This is a tough post to comment on. There aren’t very many other games the focus so whole-heartedly on presenting challenges to players. That’s actually kind of what Monte gets at: in some editions/modes of play for D&D you present the players with a world and challenge arrises from the fact that the world has problems, in some editions you make challenges for the players to face that are tuned to them.
I think that’s a clearer way to think about what Monte’s discussing. Let’s not get too caught up in what the rules do or don’t allow, that’s tangential to how challenge is created and what it means to the players.
The very idea of “encounter design” is one that doesn’t exist in many other games. You don’t make a balanced fight for your In a Wicked Age character, challenge just occurs because what you want isn’t what’s going to happen unless you fight for it. The resulting conflict isn’t a finely tuned encounter, it’s a back and forth between two people who want different things.
There are quite a few games out there that have player character skills and rules similar to D&D that don’t worry about encounter design and entirely sidestep the problem of “challenging the players.” Burning Wheel for example has skills and monsters much like D&D but instead of giving the GM guidelines to how many monsters make a good fight and how hard a door that can challenge a fourth level thief is, the GM is told to present the world to the players and the rules will take care of the rest. Burning Wheel is a game that completely rewards player skill and overcoming challenges, but those challenges occur organically instead of being planned.

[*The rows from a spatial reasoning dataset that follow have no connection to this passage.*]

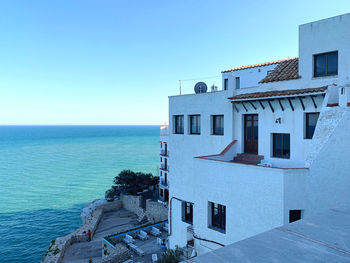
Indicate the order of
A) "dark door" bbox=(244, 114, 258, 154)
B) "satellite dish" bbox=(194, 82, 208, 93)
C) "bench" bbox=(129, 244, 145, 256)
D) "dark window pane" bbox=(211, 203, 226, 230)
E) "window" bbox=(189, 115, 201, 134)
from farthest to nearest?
1. "bench" bbox=(129, 244, 145, 256)
2. "satellite dish" bbox=(194, 82, 208, 93)
3. "window" bbox=(189, 115, 201, 134)
4. "dark door" bbox=(244, 114, 258, 154)
5. "dark window pane" bbox=(211, 203, 226, 230)

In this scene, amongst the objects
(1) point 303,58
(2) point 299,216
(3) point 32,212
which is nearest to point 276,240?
(2) point 299,216

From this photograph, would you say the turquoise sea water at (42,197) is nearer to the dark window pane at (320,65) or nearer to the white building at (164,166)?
the white building at (164,166)

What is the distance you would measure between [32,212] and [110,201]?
1586cm

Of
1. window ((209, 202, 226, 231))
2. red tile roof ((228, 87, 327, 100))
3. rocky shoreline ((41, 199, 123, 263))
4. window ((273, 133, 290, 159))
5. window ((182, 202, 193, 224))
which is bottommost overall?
rocky shoreline ((41, 199, 123, 263))

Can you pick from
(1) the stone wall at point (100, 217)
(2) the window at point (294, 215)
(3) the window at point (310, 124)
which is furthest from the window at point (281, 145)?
(1) the stone wall at point (100, 217)

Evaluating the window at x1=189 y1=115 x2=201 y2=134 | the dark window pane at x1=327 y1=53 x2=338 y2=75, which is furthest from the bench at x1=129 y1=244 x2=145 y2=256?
the dark window pane at x1=327 y1=53 x2=338 y2=75

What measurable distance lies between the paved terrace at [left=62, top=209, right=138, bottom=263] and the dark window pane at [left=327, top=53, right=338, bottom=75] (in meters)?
27.9

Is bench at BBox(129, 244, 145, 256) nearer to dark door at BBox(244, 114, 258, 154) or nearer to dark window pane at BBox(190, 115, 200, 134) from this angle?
dark window pane at BBox(190, 115, 200, 134)

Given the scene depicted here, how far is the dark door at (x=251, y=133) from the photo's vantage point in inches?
673

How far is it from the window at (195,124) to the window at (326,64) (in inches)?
336

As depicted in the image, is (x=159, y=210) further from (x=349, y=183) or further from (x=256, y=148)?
(x=349, y=183)

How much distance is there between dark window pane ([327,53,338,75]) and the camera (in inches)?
555

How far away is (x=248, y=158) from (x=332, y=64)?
280 inches

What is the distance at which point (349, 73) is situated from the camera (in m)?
13.3
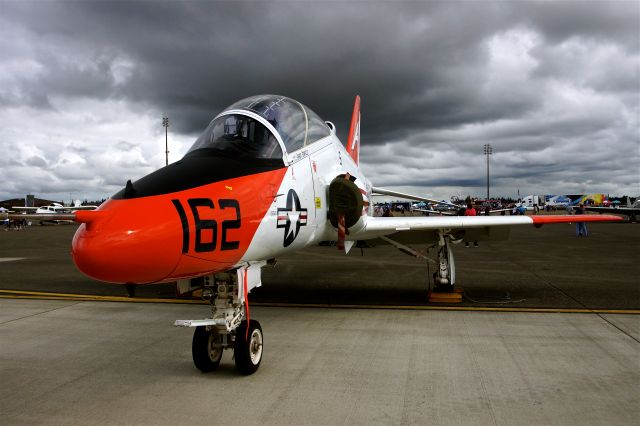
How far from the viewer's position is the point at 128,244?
2.95 m

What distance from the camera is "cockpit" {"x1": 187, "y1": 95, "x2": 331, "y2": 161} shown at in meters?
4.49

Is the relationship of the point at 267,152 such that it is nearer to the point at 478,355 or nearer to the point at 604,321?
the point at 478,355

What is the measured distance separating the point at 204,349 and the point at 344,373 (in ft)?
4.77

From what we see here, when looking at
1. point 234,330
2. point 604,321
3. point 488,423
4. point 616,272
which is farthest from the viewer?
point 616,272

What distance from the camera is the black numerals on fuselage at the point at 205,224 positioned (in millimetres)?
3264

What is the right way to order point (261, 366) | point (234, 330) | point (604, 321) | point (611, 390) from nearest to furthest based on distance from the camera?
point (611, 390) < point (234, 330) < point (261, 366) < point (604, 321)

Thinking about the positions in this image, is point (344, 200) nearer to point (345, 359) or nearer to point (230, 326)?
point (345, 359)

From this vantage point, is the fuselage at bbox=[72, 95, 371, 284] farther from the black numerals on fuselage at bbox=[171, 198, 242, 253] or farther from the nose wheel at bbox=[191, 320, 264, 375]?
the nose wheel at bbox=[191, 320, 264, 375]

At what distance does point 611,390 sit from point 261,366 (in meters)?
3.37

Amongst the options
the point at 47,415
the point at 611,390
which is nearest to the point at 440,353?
the point at 611,390

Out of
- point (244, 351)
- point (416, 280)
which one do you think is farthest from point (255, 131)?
point (416, 280)

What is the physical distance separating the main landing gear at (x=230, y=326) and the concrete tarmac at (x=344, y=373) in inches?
6.9

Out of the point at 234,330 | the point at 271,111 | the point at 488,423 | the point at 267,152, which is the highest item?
the point at 271,111

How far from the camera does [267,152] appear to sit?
4.59 m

Taking Monte’s example of a room with a pile of treasure and an impenetrable force field a different way: maybe the solution, or lack thereof, should come from the logical consistency of the world: who put the field there? How did they expect to get in next time? What if they wanted someone else to have access? I feel like this is the OD&D way, and it’s mirrored in a lot of other games. Instead of making challenges, you make a world, the challenges come from that world.
Maybe the bigger question isn’t “Does the game present players with challenges that have pre-made solutions?” but “Does the game present players with challenges?”